*УСЛОВИЕ ЗАДАЧИ:*
Можете дословно переписать фрагмент исходного текста, начиная со слов «Смерть и смех» и заканчивая словами «расскажите, что произошло.» включительно?

*ИСХОДНЫЙ ТЕКСТ:*
##############################

И когда у Кати был срок месяцев семь, Таню мы отправили в палаточный христианский лагерь, и там у неё был день рождения. И ребята там втихушку принесли торт, нарядили всю поляну шариками, нарисовали Тане плакаты, впервые одели её в платье и сделали ей прическу. Никогда я её не видел такой. Она вышла из палатки, весь лагерь стоит, все её поздравляют, а она разрыдалась, потому что у неё никогда в жизни такого не было. С этой поры Таня не курила, не нюхала лак, стала за собою следить, была самая чистенькая. Мы стали ей делать документы, договорились с ПТУ, чтобы её взяли и предоставили общежитие.

 

Смерть и смех

– Это было в августе, а в конце сентября или начале октября к ней пришли друзья. Они тогда жили в заброшенном гараже возле железнодорожной станции. И однажды ребята где-то украли ящик пива, принесли в гараж, напились его и стали издеваться над ней: «Это ты типа чё – богомолка стала, верующая вся из себя, да! Да ты на помойке родилась, здесь и сдохнешь. Чё ты думаешь, чистенькая, отмылась, что ли? Ну и дьявол всякую такую ерунду через них нёс. Она не выдержала, она психанула, выбежала и повесилась на заборе метрах в двадцати пяти от этого гаража. Звонят дети, мы приезжаем… А Катька уже на девятом месяце. Я думаю: как-то ей сказать надо и как бы у неё не случилось чего. Ребята поехали, а они из бывших наркозависимых. Я говорю: «Ребята, купите валерьянки, налейте в стаканчик, дайте Кате, скажите, дядя Андрей сказал выпить». И минут через 20 потихоньку расскажите, что произошло.

Я не мог сам поехать, потому, что я должен был идти опознавать труп. Потом перенесли на следующий день опознание почему-то. Они звонят мне и говорят:

– Слушай, мы не знаем, что-то с ней не то. Пыхтит она чего-то.

– Чего вы сделали с ней?

– Мы подумали, ну что эта валерьянка, купили посильней, вкатили ей. Говорим: «Тебе надо укол поставить, дядя Андрей сказал». Она безропотно, пожалуйста. И ей поставили, и у неё затормозилось всё это дело.

Я говорю:

– Срочно привозите её сюда.

Её привозят. Я смотрю –надо «скорую» вызывать. И вечером, часов в десять, она родила мальчика. Алешу. Я на следующий день еду в этот роддом, захожу туда, выходит женщина, на меня смотрит и говорит:

– А вы ей кто?

– Я работник такой-то организации.

– Ой, слава Богу. А то смотрю –как-то у меня картинка не совпадает. Вчера вы не представляете, что она нам тут выдала. Я такого мата с детства не слышала, отродясь просто.

Тут мне сама Катя мне звонит:

– Дядя Андрей, а можете там к окошечку подойти, я на втором этаже в такой-то палате.

##############################

*ВЫДЕРЖКА ИЗ ДАННЫХ:*
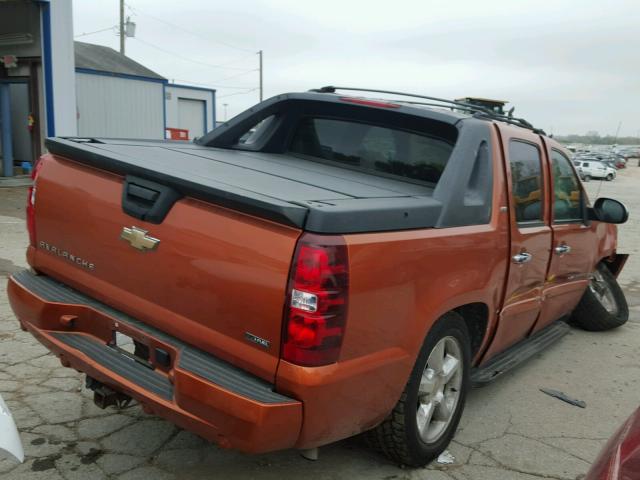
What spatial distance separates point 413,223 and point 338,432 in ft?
3.10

##############################

*ПИСЬМЕННОЕ РЕШЕНИЕ:*
Смерть и смех

– Это было в августе, а в конце сентября или начале октября к ней пришли друзья. Они тогда жили в заброшенном гараже возле железнодорожной станции. И однажды ребята где-то украли ящик пива, принесли в гараж, напились его и стали издеваться над ней: «Это ты типа чё – богомолка стала, верующая вся из себя, да! Да ты на помойке родилась, здесь и сдохнешь. Чё ты думаешь, чистенькая, отмылась, что ли? Ну и дьявол всякую такую ерунду через них нёс. Она не выдержала, она психанула, выбежала и повесилась на заборе метрах в двадцати пяти от этого гаража. Звонят дети, мы приезжаем… А Катька уже на девятом месяце. Я думаю: как-то ей сказать надо и как бы у неё не случилось чего. Ребята поехали, а они из бывших наркозависимых. Я говорю: «Ребята, купите валерьянки, налейте в стаканчик, дайте Кате, скажите, дядя Андрей сказал выпить». И минут через 20 потихоньку расскажите, что произошло.